Por Alex da Silva Chaves

Escrever é uma dádiva, é paixão que se compartilha, é carinho que se sente de dentro do papel e causa uma ventania que não bagunça o cabelo, e sim a alma. 

Escrever é sentir a dor e se permitir estar em vulnerabilidade, é unir os donos de corações  partidos, destroçados, roubados, cativos e até mesmo apaixonados dentro da mesma narrativa. 

Escrever é dividir com amigos desconhecidos o sofrimento compartilhado por milhões de  estranhos, que se conhecem bem porque são habitados pela mesma sensação. 

Escrever é detalhe da alma de solitários que pensam de mais, e de contentes com amigos  distantes, e também de todos aqueles que deixam suas vozes serem ouvidas ao longo da dança  sincronizada entre a grafita e a A4. 
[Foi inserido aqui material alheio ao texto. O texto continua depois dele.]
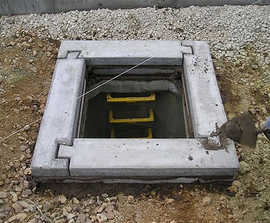 Precast concrete manhole seating rings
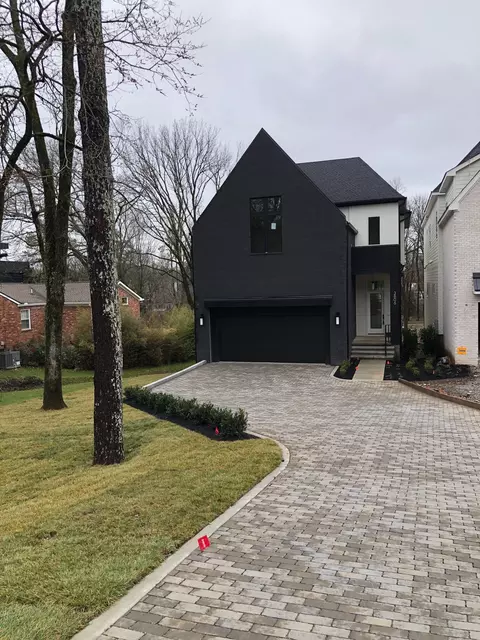 3806 Harding Pl, Nashville, TN 37215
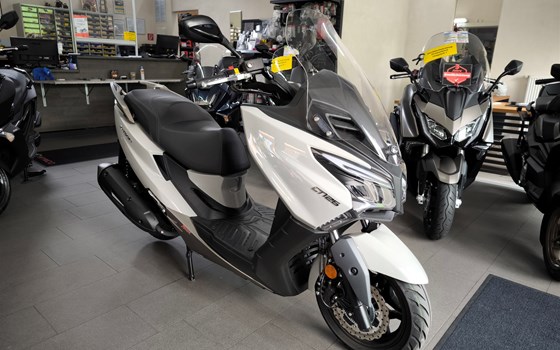 Gebrauchtmotorrad Kymco X-Town CT 125i CBS - Bild 3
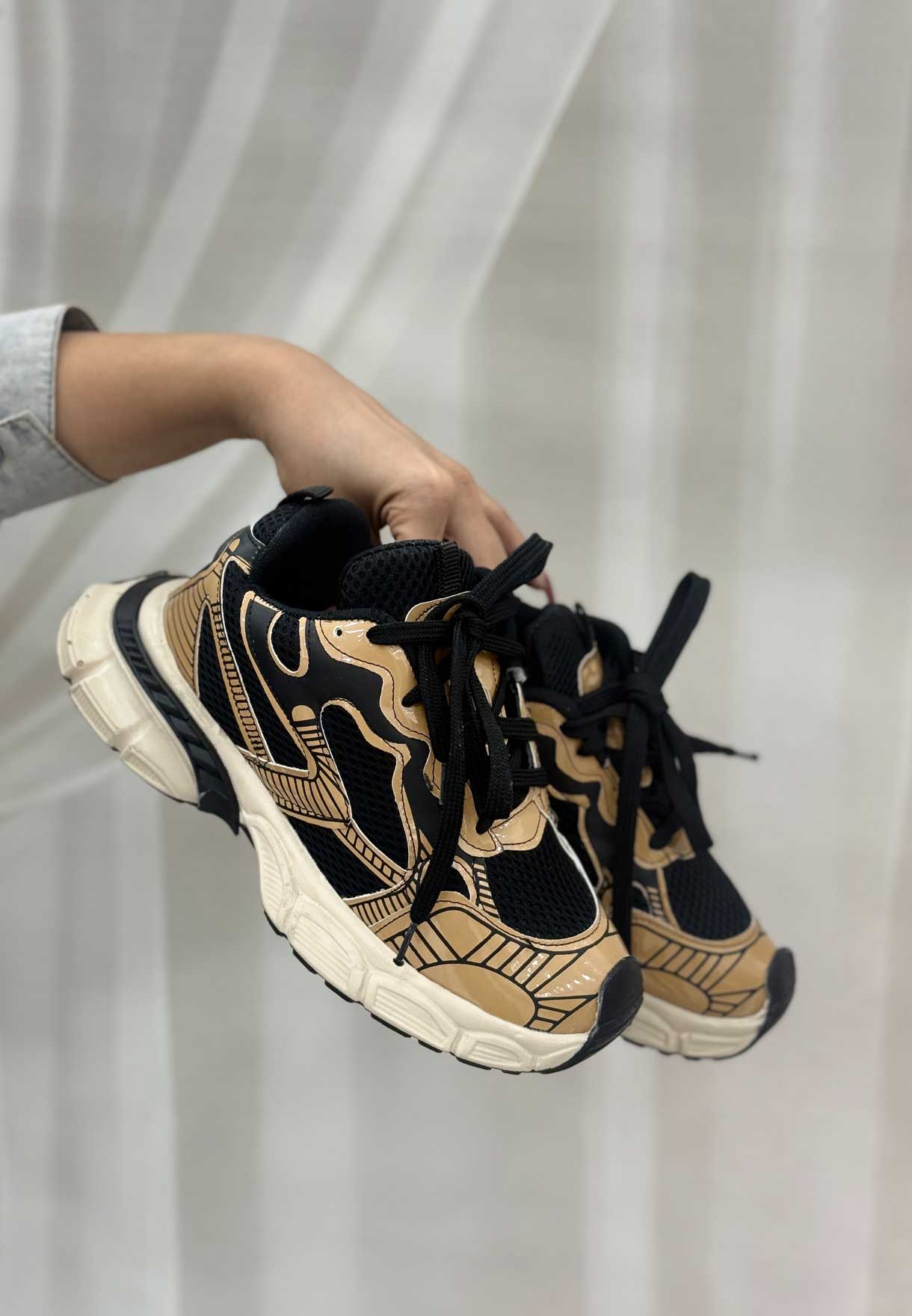 کتونی نیو پیچ فروش کیف و کفش زنانه فروشگاه الیوت کتونی نیو پیچ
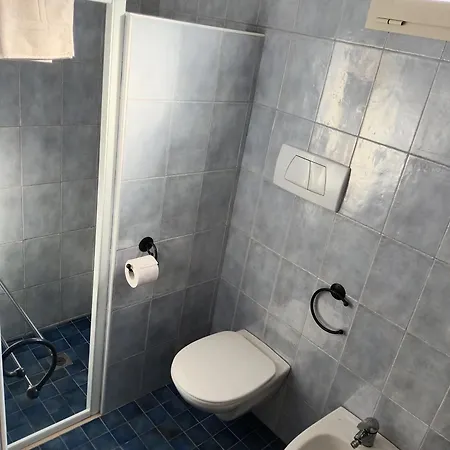 Anita Sul Lungomare 3*
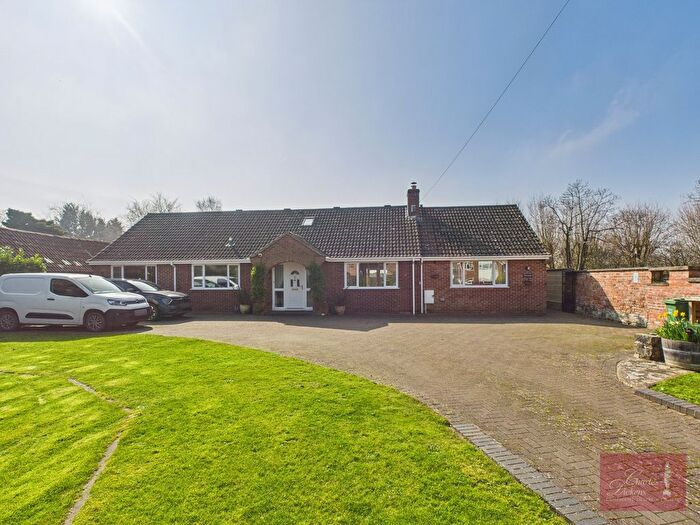 5 Bedroom Detached Bungalow For Sale In Fore Street, Westonzoyland, Bridgwater, TA7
Escrever é viver, é se achar se perdendo nas linhas de uma nota qualquer, é ter consigo sempre  o melhor ouvinte: a si mesmo. E embora seja só por um breve momento, dentro da agradável  finitude da existência humana, escrever é (dizem os poetas) se eternizar.

Me chamo Alex Chaves, estou finalizando o segundo semestre de licenciatura em história, sou oriundo do RJ e atualmente moro em Jaguarão RS. Tenho 18 anos, e escrevo desde os 9 mais ou menos para lidar com o borderline que é um transtorno de personalidade.